* Proposta do exercício:
No trecho sobre o fim da exigência do diploma de jornalista, o que leva o patronato a tratar os jornalistas como subempregados?

* Trecho do texto:
───

Afinal de contas, agora a formação prevalece sobre a imbecil reserva de mercado. E, para ser jornalista, você terá de se preparar de verdade. Não bastará cumprir (sabe-se lá em que nível) uma quarentena obrigatória de oito semestres para, ao final dela, chegar ao pote de ouro. A mudança atingirá a universidade justamente no momento em que uma comissão de notáveis discute mudanças no currículo da graduação. Essa reformulação precisa ser mais aprofundada agora que a formação e especialização serão a moeda corrente _sim, as empresas seguirão dando preferência a quem entende do assunto.
A diferença é que, agora, o portador do diploma não terá um passe para exercer automaticamente a profissão. Ou seja: a faculdade só poderá lhe fornecer informação, não o passe de papel. E as que vivem acenando com o passe, estas sim, estão seriamente ameaçadas.
Com a decisão do STF, preparar-se passou a ser o fim, não um incômodo entre aluno e salvo-conduto para trabalhar. Prevejo ainda uma enxurrada de cursos de especialização no que você puder imaginar (jornalismo esportivo, político, econômico, cultural, oficinas de reportagem, texto etc.). Aliás, já há vários projetos sendo preparados para 2010.
No quesito categoria profissional, o fim do diploma também traz consigo a oportunidade histórica de, finalmente, reunir os jornalistas numa categoria de verdade. Qualquer argumentação sobre o fim da obrigatoriedade precipitar contratações irregulares, jornadas extenuantes de trabalho, não pagamento de horas extras, condições precárias de trabalho e quetais não colam.
Tudo isso já existe hoje, no mundo real. E sob a égide do diploma. O que leva o patronato a tratar os jornalistas como subempregados é precisamente a ausência de um espírito coletivo.
Vejo a suposta fragilização da profissão, após a decisão do STF, por outro ângulo: o fim da reserva de mercado, e a possibilidade de ingresso no jornalismo de profissionais com outras experiências inclusive no trato com os patrões, dão a todos nós a chance imensa de estabelecer outro tipo de relação com o empregador _e, quem sabe, atingir a tão sonhada categoria que discurso nenhum de sindicato conseguiu forjar.
Quem se habituou a ser tratado como gado, como os jornalistas diplomados, ganha uma ótima perspectiva com a companhia, agora oficializada, de gente que não está acostumada a essas relações de trabalho tão podres que foram construídas com a conivência de quem (eu, inclusive) deveria ter protegido o exercício da profissão.

───

* Material fornecido:
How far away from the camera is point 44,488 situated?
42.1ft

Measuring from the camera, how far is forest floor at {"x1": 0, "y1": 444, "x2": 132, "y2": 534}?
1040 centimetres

───

* Resposta do exercício:
A ausência de um espírito coletivo.